Hi everyone! 2 years ago Logvinov_Leon asked about way to get the suffix array from suffix automata. Oddly enough, he had not received answer. However, as you may have noticed, I'm interested in the topic of transformations of some string structures to others, so I decided to shed some light on how this is done.

So, you will notice that suffix automaton — essentially a suffix tree with a few other compression principle. While in compressed tree we just squeeze the edges, when we construct the suffix automaton we getting something like two-way trie. We are compressing not only common prefixes, but also common suffixes. From this we can draw the following interesting conclusion: if we will traverse through automaton with dfs, ignoring the used-array, we will get the same thing as when traversing suffix tree. Now remember that the suffix array from suffix tree obtained by the usual DFS — we just write down the suffixes in the order in which we encounter them in the trie. Thus, we already have an algorithm for constructing suffix array from automata for *O*(*n*^{2}).

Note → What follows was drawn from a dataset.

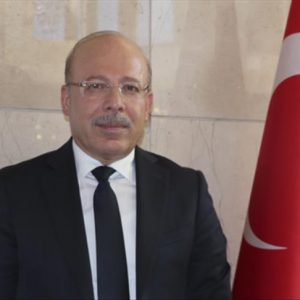 دبلوماسي تركي: تونس دولة طاردة لـ “غولن” الإرهابية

But, of course, it does not suit us and we want to go further. If we want to have linear time, we can't ignore the used-array. Easy to see that even so, starting in depth tour we will meet a few (at least one) suffixes before the first stop in the visited state. Now our task when we visit the state is to quickly get all the suffixes that are hidden behind it, without traversing all the ways from this state again. I suggest the following solution: let each state in the machine to keep indices of the first and last encountered after it suffixes in suffix array. Then, when we came in the used state, we will add to the array all the suffixes in which we would have got from it, taking into account the already traversed length. Obviously, this solution will work for the *O*(*n*), since we totally add exactly n suffixes, and all the rest of the time we just dfs through the suffix automaton.

P.S. my implementation of the algorithm.

P.P.S. I can't say for sure, but it seems that in practice, this algorithm is not applicable due to the very large constants.